Radiation Dose Rate Calculations for a 1 cm Square

In summary: If the tissue is absorbing all of the radiation then the power (or energy) going into the tissue would be the same as the power (or energy) coming out of the tissue. If the tissue was not absorbing the radiation then the power going into the tissue would be greater than the power coming out of the tissue. In summary, integrating the dose rate over all space would just give you the total amount of radiation that has been absorbed by the tissue.
  • #1
pone
6
0

Homework Statement



Four “point” gamma ray sources are permanently implanted in tissue so that the sources are at the corners of a 1 cm X 1 cm square. Each source has an initial activity of 15 MBq (1 Bq = one decay per second), every decay produces a 30 keV gamma ray, and the half-life is 60 days. The dose rate from each source falls off with distance, r, according to

Dose Rate = (Constant)(exp -ur)(r-2)

where u = 0.25 cm-1. Calculate the total dose delivered by the implanted sources to a point at the centre of the square. Sketch the isodose distribution in the plane that contains all of the sources.

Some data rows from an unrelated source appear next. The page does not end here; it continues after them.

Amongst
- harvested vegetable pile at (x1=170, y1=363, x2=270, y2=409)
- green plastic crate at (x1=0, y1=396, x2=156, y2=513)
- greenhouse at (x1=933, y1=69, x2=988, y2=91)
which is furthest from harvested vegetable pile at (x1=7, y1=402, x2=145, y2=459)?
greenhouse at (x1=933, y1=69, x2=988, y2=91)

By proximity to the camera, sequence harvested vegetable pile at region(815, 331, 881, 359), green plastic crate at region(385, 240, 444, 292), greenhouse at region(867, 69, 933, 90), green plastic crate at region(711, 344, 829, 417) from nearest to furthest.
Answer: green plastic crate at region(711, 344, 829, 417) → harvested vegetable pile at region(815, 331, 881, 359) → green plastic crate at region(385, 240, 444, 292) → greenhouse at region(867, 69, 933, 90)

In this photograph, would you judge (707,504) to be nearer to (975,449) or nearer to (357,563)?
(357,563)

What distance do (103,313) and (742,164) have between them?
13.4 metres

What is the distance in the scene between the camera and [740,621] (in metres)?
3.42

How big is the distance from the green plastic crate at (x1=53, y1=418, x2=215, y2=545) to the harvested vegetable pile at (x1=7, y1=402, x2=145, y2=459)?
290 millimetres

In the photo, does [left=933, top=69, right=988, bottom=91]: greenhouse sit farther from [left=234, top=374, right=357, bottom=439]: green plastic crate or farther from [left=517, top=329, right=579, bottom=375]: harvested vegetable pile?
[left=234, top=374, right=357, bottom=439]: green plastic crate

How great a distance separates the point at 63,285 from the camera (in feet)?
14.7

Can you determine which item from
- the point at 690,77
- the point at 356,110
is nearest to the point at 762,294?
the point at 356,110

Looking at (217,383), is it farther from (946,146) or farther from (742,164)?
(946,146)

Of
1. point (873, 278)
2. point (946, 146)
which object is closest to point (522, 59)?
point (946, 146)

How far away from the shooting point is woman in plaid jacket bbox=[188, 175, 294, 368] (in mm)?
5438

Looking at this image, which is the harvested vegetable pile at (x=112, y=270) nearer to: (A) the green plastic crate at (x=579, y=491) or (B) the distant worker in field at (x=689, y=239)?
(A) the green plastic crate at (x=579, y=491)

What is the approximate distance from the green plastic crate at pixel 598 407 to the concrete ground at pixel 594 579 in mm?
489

Hint: Use conservation of energy to evaluate the constant in the equation above.

3. The Attempt at a Solution
This question confuses me because a) there is no real time frame given. There is a half life, but I am unsure how to use it. Also, b) when evaluating the Constant, I do not get proper units. The way I have been looking at it is:
constant = (15 x 10^6 decay/s)(30,000 eV)(1.602 x 10^-19 J/eV) which gives me J/s.
I know this must be wrong, but do not know where to go from here. Any help?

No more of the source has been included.